Last month we acknowledged that the normally “lighter” monthly read was an exception due to the emailing of our fully transparent performance reporting. That was not “lighter” and this month marks the 10 year anniversary of the 2008 financial crisis. Now that doesn’t sound like a “lighter” topic either, does it? Don’t worry, we have a happy ending.
On September 15, 2008, Lehman Brothers collapsed and filed for bankruptcy. Few professionals saw it coming and fewer fully understood the ramifications and the collateral damage that would occur from that single Lehman event. What really caused the recession that rivalled only the Great Depression in its magnitude?
Subprime mortgage loans, derivatives, too much leverage, credit default swaps, a bursting housing bubble or the accounting regulation FAS 157 on November 15, 2017. The requirement of banks to use mark-to-market accounting to account for mortgage backed securities, which made these securities worthless overnight. Balance sheets were shattered and the credit markets froze overnight. According to a Wall Street Journal article, former Fed Chair Ben Burnanke, released a new research paper stating that it was this credit-market panic and the runs on credit markets, not the housing bust, that better explains the crisis.
So who is to blame? Regulators, politicians looking for votes, greedy Wall Street Bankers, greedy Mortgage originators, greedy individuals flipping houses like stock day trading portfolio’s. They all had their hands in the cookie jar. And here we are, 10 years later, after trillions of dollars of bail outs, on a 10 year-long economic expansion and a bull market that continues as I write this article.
However, there were a few professionals who called the housing bubble. Gary Shilling, the president of consultancy A. Gary Shilling & Co. was quoted as saying in January of 2004 “Subprime loans are probably the greatest financial problem facing the nation in the years ahead.” In June of 2006 he said “The speculative housing bubble’s break will cause widespread pain…and be much worse economically than the 2000-2002 bear market.”
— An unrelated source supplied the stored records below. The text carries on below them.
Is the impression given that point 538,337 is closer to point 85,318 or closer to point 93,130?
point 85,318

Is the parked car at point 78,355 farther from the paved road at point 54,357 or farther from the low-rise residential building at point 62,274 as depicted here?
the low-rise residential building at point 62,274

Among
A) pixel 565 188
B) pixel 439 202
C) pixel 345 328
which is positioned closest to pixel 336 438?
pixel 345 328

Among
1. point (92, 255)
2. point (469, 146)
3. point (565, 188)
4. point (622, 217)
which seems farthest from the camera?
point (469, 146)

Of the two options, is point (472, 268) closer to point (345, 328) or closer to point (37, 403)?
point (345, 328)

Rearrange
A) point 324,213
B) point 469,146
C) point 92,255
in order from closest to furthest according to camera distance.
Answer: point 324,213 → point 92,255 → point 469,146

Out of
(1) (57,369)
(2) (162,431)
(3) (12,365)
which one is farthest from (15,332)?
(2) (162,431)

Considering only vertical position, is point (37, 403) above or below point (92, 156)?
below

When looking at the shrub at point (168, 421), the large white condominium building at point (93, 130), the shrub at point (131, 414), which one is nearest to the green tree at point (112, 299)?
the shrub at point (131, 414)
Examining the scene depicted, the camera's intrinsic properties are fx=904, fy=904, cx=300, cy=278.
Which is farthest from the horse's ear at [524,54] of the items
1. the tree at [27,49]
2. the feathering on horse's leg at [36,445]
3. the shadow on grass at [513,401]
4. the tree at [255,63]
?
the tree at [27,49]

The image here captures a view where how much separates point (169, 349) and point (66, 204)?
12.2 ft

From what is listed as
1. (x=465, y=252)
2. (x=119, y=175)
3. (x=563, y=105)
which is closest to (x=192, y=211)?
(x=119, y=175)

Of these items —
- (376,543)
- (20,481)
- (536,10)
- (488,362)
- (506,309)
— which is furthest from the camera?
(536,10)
Here is what Shilling has to say about today’s environment, “The ultimate thing that brings down financial markets is excess leverage….So, you look where’s the big leverage, and right now I think it’s in emerging markets”. Shilling is particularly worried about the 8 trillion in dollar-denominated emerging market corporate and sovereign debt, especially as the U.S. dollar rises along with interest rates”. “The problem is as the dollar increases, it gets tougher and tougher for them to service (that debt) because it takes more and more of their local currency to do so.” According to Bloomberg, of that 8 trillion, $249 billion must be repaid or refinanced through next year.
It appears that American households have learned their lesson. According to the Federal Reserve Bank of St. Luis, American debt service payments as a percent of disposable income was too high at almost 14% pre-2008. Today, that number is just a little over 10%. While households and banks have cut back on leverage, corporations and the U.S. Government have gone the other direction according to Axios. Why is this a happy ending? Because we realize where the debt is in this world and we are watching it on a weekly basis through multiple research resources. When we do experience the next recession, I have confidence that the U.S. economy will bounce back as will the stock market. We Americans will live through it and we will be stronger, smarter, more efficient and better off in the long run. We will not hold through that market pullback, we will adjust accordingly. Markets change and so will we.